And there is some truth to the platitude, as there is to every platitude. Sometimes you do something so incredible, or have a product that’s so remarkable, that people are compelled to link to or share your content. It happens.
And I understand why Google would want to focus on this. Google’s search engine was built on PageRank, which is based on academic citations.
Why Do People Link?
Academics cite people whose research came before, in order to gain credibility for their own work. If you’re an academic writing a paper on Deconstruction and you don’t reference Derrida, people in the field are going to look at you like you’re loony, and they’ll throw your paper in the trash (if they pay any attention to it at all).
To think of Google as the cultural equivalent of this is to idealize the search engine in a way that I’m sure bodes well for Google’s public image.
But there’s another side of it that I’ve never heard search engines talk about. People link to websites organically for a number of reasons.
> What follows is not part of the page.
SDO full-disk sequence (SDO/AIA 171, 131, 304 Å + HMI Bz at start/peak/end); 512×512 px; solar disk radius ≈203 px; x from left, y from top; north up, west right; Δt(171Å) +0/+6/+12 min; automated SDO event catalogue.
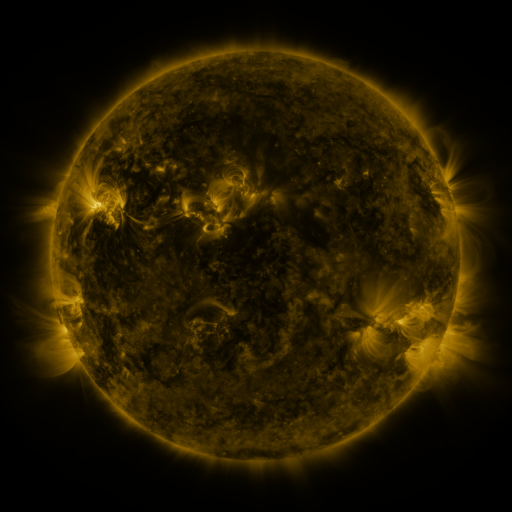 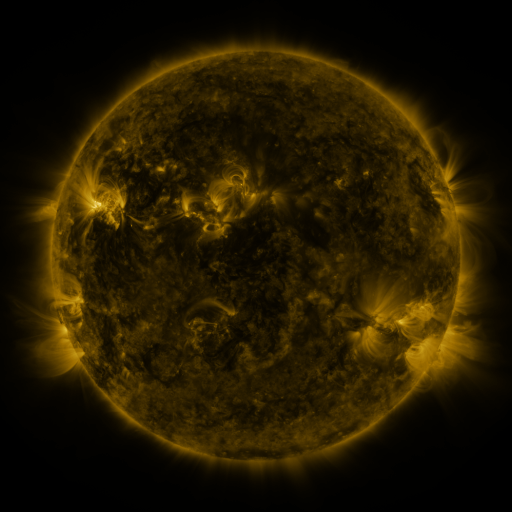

Sometimes they’re just defining things, which would explain why Wikipedia, a place with no original content, is, ironically, the number one site in the world in terms of organic traffic.
Sometimes people who link reference a news story, regardless of the original source, which is one of the reasons CNET, Mashable and iBTimes outrank the Oscar Mayer site and the 360i site for “bacon scented alarm clock” — a product and ad campaign created by Oscar Mayer and its agency, 360i.